Sabtu, 20 November 2010

Belajar dari Orang Teluk Bakung

Oleh Yusriadi

Selasa lalu, saya bersama Juniawati, Hardianti dan Atalia berkunjung ke Teluk Bakung. Kampung ini terletak di ujung aspal jalan trans-Kalimantan dari arah Pontianak. Dari Pontianak kira-kira satu setengah jam perjalanan menggunakan motor.
Kunjungan ini dilakukan untuk memastikan hal-hal teknis berkaitan dengan pelaksanaan kegiatan “Koran Perempuan” yang dikelola Juniawati dan Hardianti, plus kawan-kawan mereka di Pusat Studi Wanita (PSW) STAIN Pontianak.
Saya diajak Juniawati karena pada kegiatan hari Minggu besok, diminta menjadi pendamping saat pelatihan. Ca’-ca’annya, mengajar ibu-ibu di Teluk Bakung menulis untuk koran.


Kami berhenti di depan rumah kepala dusun, Pak Rita panggilannya. Rumah itu, wow… sungguh sangat besar dan megah. Modelnya juga modern. Saya mengagumi model yang dipilih, sekaligus mengagumi pemilik rumah yang pasti memiliki modal besar. Ratusan juta!

▸ **PERTANYAAN**
**a.** Jawablah pertanyaan berikut berdasarkan teks tentang kunjungan ke Teluk Bakung.
(i) Berapa lama perjalanan dari Pontianak ke Teluk Bakung dengan motor?
(ii) Kegiatan apa yang hal-hal teknis pelaksanaannya hendak dipastikan melalui kunjungan itu?
(iii) Apa nama panggilan kepala dusun yang rumahnya menjadi tempat mereka berhenti?
**b.** Tuliskan kembali tanpa perubahan bagian teks tentang kunjungan ke Teluk Bakung yang dimulai pada "Kunjungan ini dilakukan" dan berakhir pada "besar. Ratusan juta!".

▸ **DATA YANG DISEDIAKAN**
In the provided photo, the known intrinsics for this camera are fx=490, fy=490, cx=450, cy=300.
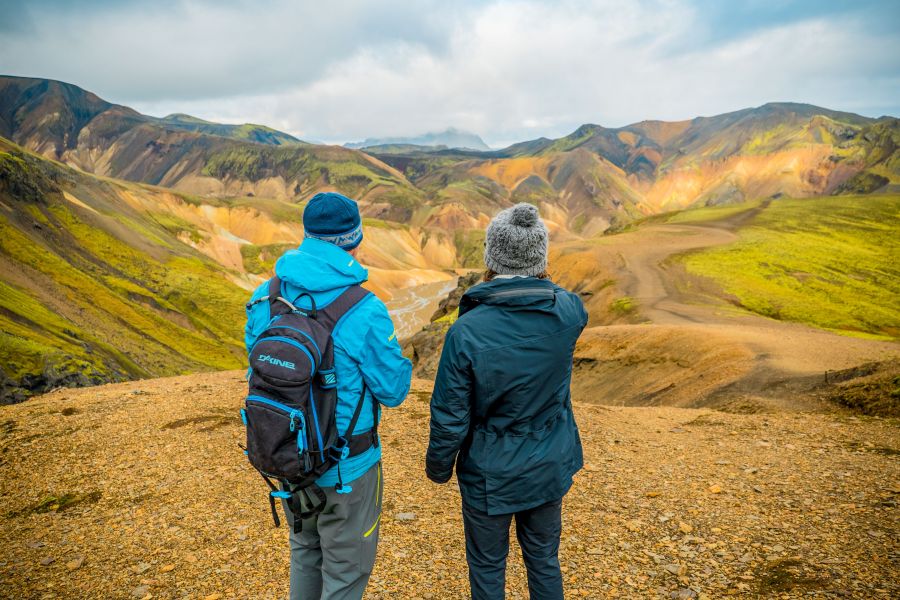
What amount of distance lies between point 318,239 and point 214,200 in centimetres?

▸ **JAWABAN DAN PEMBAHASAN**
**a.**
(i) Kira-kira satu setengah jam.
(ii) Kegiatan "Koran Perempuan".
(iii) Pak Rita.

**b.**
Kunjungan ini dilakukan untuk memastikan hal-hal teknis berkaitan dengan pelaksanaan kegiatan “Koran Perempuan” yang dikelola Juniawati dan Hardianti, plus kawan-kawan mereka di Pusat Studi Wanita (PSW) STAIN Pontianak.
Saya diajak Juniawati karena pada kegiatan hari Minggu besok, diminta menjadi pendamping saat pelatihan. Ca’-ca’annya, mengajar ibu-ibu di Teluk Bakung menulis untuk koran.


Kami berhenti di depan rumah kepala dusun, Pak Rita panggilannya. Rumah itu, wow… sungguh sangat besar dan megah. Modelnya juga modern. Saya mengagumi model yang dipilih, sekaligus mengagumi pemilik rumah yang pasti memiliki modal besar. Ratusan juta!